Aesthetics of Resistance
Straub-Huillet and Contemporary Moving-Image Art
Admission starts at $5
Valid for either or both screenings at 6pm and 8pm
December 1, 2022, 6pm and 8pm
Brooklyn, NY 11205
USA
Join us at e-flux Screening Room on Thursday, December 1 for a double feature screening of Straub-Huillet’s Eyes Do Not Want to Close at All Times, or, Perhaps One Day Rome Will Allow Herself to Choose in Her Turn (1969, 88 minutes) at 6pm, and Matías Piñeiro’s Isabella (2020, 80 minutes) at 8pm, followed by a discussion with Piñeiro.
This two-session screening constitutes the opening event of “In the Present, the Scripted Past Is Performed,” the first chapter of the four-part series Aesthetics of Resistance: Straub-Huillet and Contemporary Moving-Image Art taking place at e-flux Screening Room in monthly chapters between December 2022 and March 2023. Read more on the series here.
Aesthetics of Resistance: Straub-Huillet and Contemporary Moving-Image Art is produced and organized by e-flux, with the support of the German Film Office, an initiative of the Goethe-Institut and German Films.
Session One: 6pm
Straub-Huillet, Eyes Do Not Want to Close at All Times, or, Perhaps One Day Rome Will Allow Herself to Choose in Her Turn
1969, 88 minutes
The first film that Straub-Huillet shot together in Italy (on the Palatine Hill of Rome) and also the first they made in color, Eyes Do Not Want to Close at All Times… is a faithful adaptation of Pierre Corneille’s Othon, the classic tragedy that premiered at the court of Louis XIV at Fontainebleau in 1664 and today is more hallowed than actually performed.
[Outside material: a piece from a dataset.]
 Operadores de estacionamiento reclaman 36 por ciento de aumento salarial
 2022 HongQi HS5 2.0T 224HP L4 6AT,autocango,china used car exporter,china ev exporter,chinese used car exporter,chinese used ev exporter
The film depicts the power vacuum that followed Emperor Nero’s death: Against a crowd of obsequious and scheming pretenders to the throne, Corneille has Camille as his epic heroine, the mother of all conscientious objectors. With the play, the film examines the process by which events enter our cultural mainstream, and the process by which their use as part of a communications system is transformed into culture.
Session Two: 8pm
Matías Piñeiro, Isabella
2020, 80 minutes
Followed by a discussion with the filmmaker
Mariel (María Villar) longs to play the role of Isabella in a local theater troupe’s production of Shakespeare’s Measure for Measure, but money problems prevent her from preparing for the audition. She thinks of asking her brother for financial help, but is worried about being too direct. Her solution is to ask her brother’s girlfriend, Luciana (Agustina Muñoz), also an actress and a more self-assured one, to convince her brother to give her the money. Luciana agrees on the condition that Mariel will not abandon her acting and continue to prepare for the part of Isabella. The latest in Matías Piñeiro’s series of films inspired by the women of Shakespeare’s comedies is his most structurally daring and visually stunning work to date. Through their rich and layered performances, Muñoz and Villar demonstrate a profound intimacy formed over more than a decade of collaboration with the director. Isabella is a film about the ongoing battle between doubt and ambition that never discounts the possibility of a new beginning.
For more information, contact program@e-flux.com.
Accessibility
–Two flights of stairs lead up to the building’s front entrance at 172 Classon Avenue.
–For elevator access, please RSVP to program@e-flux.com. The building has a freight elevator which leads into the e-flux office space. Entrance to the elevator is nearest to 180 Classon Ave (a garage door). We have a ramp for the steps within the space.
–e-flux has an ADA-compliant bathroom. There are no steps between the Screening Room and this bathroom.